The news he was about to deliver warranted an intimate celebration.
"I found out ... that there is a bill that has not just been brought up, it's been ratified by the legislators. It's sitting on the governor's desk," he said. "It would raise the punishment (for deaths caused by driving while impaired) just like we wanted."
The judge paused and looked over at Kristie Jernigan Lee's sister, husband and parents.
"It won't help your daughter or your sister or your wife," he said. "But it could help someone else's."
The woman's sister, Kimberly Smith, smiled.
"We just want to thank you," she said.
But the mood was far different during Jones' first experience with that family in the Wayne County Courthouse.
Jones was charged with sentencing Hermelindo Castro, the man deemed responsible for the 37-year-old's death.
"Under the sentencing chart, the maximum penalty I could give him was 44 months in prison," the judge said. "What hit me about that is here is somebody who tragically dies. It affects her husband, her children, her church and her community, and all this guy can get is 44 months in prison? That didn't seem quite fair to me."

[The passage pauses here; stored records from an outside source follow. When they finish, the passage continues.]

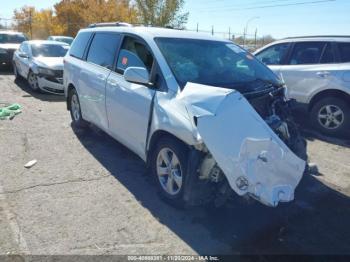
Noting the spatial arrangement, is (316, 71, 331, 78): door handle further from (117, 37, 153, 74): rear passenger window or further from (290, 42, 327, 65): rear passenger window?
(117, 37, 153, 74): rear passenger window

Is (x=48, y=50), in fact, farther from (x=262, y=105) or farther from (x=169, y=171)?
(x=262, y=105)

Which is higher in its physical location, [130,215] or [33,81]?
[33,81]

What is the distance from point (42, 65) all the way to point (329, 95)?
7625 millimetres

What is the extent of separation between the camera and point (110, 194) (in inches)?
162

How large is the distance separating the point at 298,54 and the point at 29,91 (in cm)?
778

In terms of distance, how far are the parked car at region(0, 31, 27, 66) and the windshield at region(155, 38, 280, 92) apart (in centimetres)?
1290

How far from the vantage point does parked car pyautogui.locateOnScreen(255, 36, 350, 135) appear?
650 cm

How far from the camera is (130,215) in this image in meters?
3.69

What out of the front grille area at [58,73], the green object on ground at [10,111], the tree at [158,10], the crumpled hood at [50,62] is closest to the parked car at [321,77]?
the green object on ground at [10,111]

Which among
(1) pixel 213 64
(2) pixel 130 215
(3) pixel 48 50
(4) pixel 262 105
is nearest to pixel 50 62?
(3) pixel 48 50

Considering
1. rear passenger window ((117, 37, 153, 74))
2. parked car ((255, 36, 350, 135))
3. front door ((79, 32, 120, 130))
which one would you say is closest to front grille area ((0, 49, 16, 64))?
front door ((79, 32, 120, 130))

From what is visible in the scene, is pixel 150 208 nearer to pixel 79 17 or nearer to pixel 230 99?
pixel 230 99

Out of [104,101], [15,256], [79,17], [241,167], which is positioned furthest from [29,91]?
[79,17]

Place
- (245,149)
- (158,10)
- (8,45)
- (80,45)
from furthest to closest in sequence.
Result: (158,10)
(8,45)
(80,45)
(245,149)
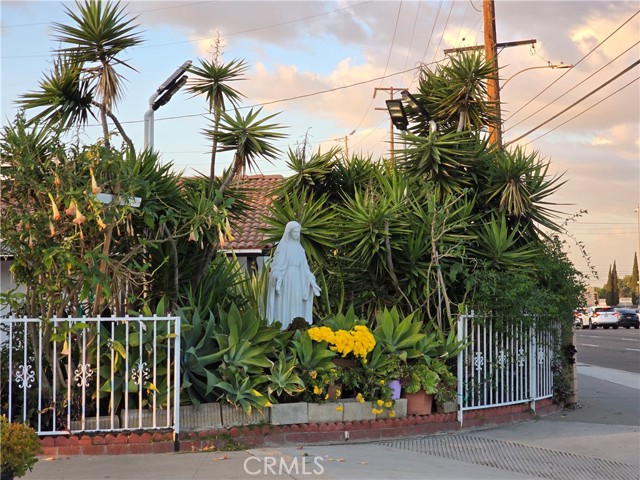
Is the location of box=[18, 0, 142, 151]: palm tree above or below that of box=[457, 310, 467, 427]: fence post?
above

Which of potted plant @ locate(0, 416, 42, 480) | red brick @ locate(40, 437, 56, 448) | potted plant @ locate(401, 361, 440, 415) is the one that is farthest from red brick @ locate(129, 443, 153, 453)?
potted plant @ locate(401, 361, 440, 415)

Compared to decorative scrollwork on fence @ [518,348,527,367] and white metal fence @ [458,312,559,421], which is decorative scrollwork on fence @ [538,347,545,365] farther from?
decorative scrollwork on fence @ [518,348,527,367]

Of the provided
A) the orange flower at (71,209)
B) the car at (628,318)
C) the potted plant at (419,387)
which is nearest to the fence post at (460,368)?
the potted plant at (419,387)

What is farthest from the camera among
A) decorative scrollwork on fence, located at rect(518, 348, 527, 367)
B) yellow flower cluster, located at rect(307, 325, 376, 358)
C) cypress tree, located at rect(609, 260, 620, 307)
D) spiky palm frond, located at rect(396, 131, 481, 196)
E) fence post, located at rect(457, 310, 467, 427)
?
cypress tree, located at rect(609, 260, 620, 307)

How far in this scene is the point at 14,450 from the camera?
613cm

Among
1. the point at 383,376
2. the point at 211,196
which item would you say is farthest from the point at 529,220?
the point at 211,196

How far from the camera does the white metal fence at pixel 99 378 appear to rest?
28.4ft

So he asked the family to join him in his chambers.
"It seemed like an unfair punishment. It didn't fit the crime at all. I mean, (Castro) had been drinking all day. It's not like he went and had a beer and got behind the wheel of a car," Kimberly said. "In my mind, it was very willful. It was very intentional.
"So Judge Jones, he kind of wanted to know how we felt about it, and we told him, of course, how unfair we thought it was. He asked, 'Do you want to do something about it?' We told him, 'Absolutely.'"

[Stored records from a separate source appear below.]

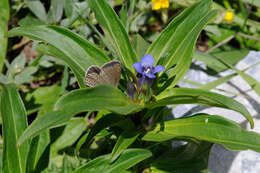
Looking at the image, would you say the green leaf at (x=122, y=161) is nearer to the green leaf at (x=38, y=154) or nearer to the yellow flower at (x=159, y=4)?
the green leaf at (x=38, y=154)

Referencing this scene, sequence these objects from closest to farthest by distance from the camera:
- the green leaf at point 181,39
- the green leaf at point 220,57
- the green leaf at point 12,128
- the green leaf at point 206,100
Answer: the green leaf at point 206,100 → the green leaf at point 181,39 → the green leaf at point 12,128 → the green leaf at point 220,57

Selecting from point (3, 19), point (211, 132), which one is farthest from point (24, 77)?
point (211, 132)

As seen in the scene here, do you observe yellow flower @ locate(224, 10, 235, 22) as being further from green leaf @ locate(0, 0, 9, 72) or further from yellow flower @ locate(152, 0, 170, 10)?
green leaf @ locate(0, 0, 9, 72)

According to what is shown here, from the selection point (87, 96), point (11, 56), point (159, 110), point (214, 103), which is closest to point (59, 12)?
point (11, 56)

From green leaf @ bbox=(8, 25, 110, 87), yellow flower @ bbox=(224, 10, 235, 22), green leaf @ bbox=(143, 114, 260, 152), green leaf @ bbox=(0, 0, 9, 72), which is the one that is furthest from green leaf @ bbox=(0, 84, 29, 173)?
yellow flower @ bbox=(224, 10, 235, 22)

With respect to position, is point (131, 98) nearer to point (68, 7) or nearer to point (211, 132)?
point (211, 132)

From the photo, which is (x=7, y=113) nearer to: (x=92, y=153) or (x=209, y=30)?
(x=92, y=153)

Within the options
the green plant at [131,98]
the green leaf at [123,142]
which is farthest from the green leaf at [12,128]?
the green leaf at [123,142]
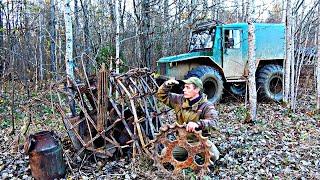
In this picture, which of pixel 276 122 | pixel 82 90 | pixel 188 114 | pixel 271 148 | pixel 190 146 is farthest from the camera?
pixel 276 122

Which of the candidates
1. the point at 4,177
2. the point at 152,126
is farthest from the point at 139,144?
the point at 4,177

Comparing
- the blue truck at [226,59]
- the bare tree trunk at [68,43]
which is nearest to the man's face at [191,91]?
the bare tree trunk at [68,43]

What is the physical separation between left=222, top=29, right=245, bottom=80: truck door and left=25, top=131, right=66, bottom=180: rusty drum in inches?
264

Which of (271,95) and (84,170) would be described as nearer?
(84,170)

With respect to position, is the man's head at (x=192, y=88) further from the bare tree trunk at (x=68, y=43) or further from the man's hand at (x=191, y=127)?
the bare tree trunk at (x=68, y=43)

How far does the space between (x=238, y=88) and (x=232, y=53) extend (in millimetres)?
1452

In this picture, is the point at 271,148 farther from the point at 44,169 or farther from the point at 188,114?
the point at 44,169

It didn't take long for Jones to set the family up with local Reps. Efton Sager and David Rouzer.
And he rallied support from District Attorney Branny Vickory and Sheriff Carey Winders.
"We talked to them about our concerns, and at that time, they kind of pledged their support to helping us in whatever way they could," Kimberly said. "They said they would help us."

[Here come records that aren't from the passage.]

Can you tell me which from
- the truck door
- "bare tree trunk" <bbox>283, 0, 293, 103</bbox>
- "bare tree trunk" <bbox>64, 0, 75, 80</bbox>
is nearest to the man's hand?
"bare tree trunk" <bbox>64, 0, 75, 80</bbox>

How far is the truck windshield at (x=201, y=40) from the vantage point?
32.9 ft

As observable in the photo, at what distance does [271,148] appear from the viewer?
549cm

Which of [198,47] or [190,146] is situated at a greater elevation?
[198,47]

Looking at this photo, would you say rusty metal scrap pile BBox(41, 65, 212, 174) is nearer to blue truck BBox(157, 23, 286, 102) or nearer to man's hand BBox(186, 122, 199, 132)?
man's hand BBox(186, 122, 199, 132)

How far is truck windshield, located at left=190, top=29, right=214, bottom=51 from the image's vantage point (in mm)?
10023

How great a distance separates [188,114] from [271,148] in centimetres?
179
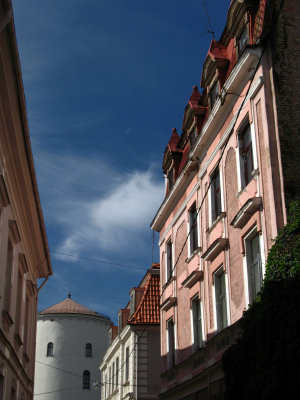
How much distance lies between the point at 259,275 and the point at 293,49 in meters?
5.79

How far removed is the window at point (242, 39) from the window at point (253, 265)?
18.1ft

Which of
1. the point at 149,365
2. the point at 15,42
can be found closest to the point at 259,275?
the point at 15,42

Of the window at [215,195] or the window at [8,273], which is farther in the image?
the window at [215,195]

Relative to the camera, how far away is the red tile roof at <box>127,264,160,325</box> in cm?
2923

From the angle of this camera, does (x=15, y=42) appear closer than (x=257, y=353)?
Yes

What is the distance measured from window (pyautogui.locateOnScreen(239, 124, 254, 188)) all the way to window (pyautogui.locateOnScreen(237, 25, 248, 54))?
8.14ft

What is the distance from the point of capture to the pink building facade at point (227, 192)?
14.8m

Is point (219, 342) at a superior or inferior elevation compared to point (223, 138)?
inferior

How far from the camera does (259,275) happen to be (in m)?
14.9

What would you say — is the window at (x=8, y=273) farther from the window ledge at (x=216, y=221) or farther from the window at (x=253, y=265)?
the window at (x=253, y=265)

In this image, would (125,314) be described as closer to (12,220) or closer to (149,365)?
(149,365)

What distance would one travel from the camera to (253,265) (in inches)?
608

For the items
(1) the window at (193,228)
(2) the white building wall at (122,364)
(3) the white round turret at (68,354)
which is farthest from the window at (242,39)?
(3) the white round turret at (68,354)

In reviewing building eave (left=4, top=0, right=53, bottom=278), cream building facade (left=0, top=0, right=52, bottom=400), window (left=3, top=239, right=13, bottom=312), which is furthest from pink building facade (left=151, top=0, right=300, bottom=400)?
window (left=3, top=239, right=13, bottom=312)
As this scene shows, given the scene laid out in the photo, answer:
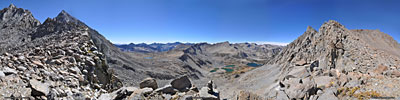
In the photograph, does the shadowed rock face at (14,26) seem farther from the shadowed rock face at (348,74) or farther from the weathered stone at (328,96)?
the weathered stone at (328,96)

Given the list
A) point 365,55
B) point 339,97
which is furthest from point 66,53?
point 365,55

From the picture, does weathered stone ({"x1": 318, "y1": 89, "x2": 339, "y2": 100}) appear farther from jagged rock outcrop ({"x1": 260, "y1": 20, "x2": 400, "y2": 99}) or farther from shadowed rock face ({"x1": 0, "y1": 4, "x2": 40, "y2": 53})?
shadowed rock face ({"x1": 0, "y1": 4, "x2": 40, "y2": 53})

But before they traveled to Raleigh, another grieving family would join the fray.
Allen Floars couldn't make the trip, but sent his wife, Catherine, in his stead.
They felt strongly that their son, Jacob, be represented -- given the fact that Mark Aaron Pope had received what they considered an "insulting" sentence for getting behind the wheel intoxicated and causing a crash that cost the 17-year-old his life.
"The district attorney, he said, 'Would you like to know how much time he can get?' I said, 'Yeah,' so he opened up his book," Allen said. "It said, '10 to 15.' Well I said, 'If he can get 10 to 15 years for each person, that might be all right.' He shook his head and looked at me. He said,
'Allen, it's not 10 to 15 years. It's 10 to 15 months.'
"That's hard for a family person to live with. Something had to be done."
Less than a year later, Senate Bill 105 has been ratified.
Now, it needs only the signature of Gov. Bev Perdue to "at least double" the maximum sentence men like Jones can hand down in cases involving felony death by motor vehicle.
"It's up to the governor, but I hope we can get this thing done. It's the right thing to do," Jones said. "It will at least double the punishment and I think that's significant. That's a lot more time.
"I want people to think about what they do before they put themselves in these situations, and hopefully, if they know the punishment is more strict, they'll think twice."
Allen knows that no matter what happens inside the Governor's Mansion, it won't bring Jacob back home.
But knowing that men like Jones care softens the blow that reality delivers to the Floars home every day.
"It hasn't been easy to come to these courtrooms and talk about the loss.
You have to relive all the stuff and it's taken a lot," he said. "So I'm happy about what's going on. You know, when people don't think there's any consequences, it just causes them to keep on going out there and doing the same thing."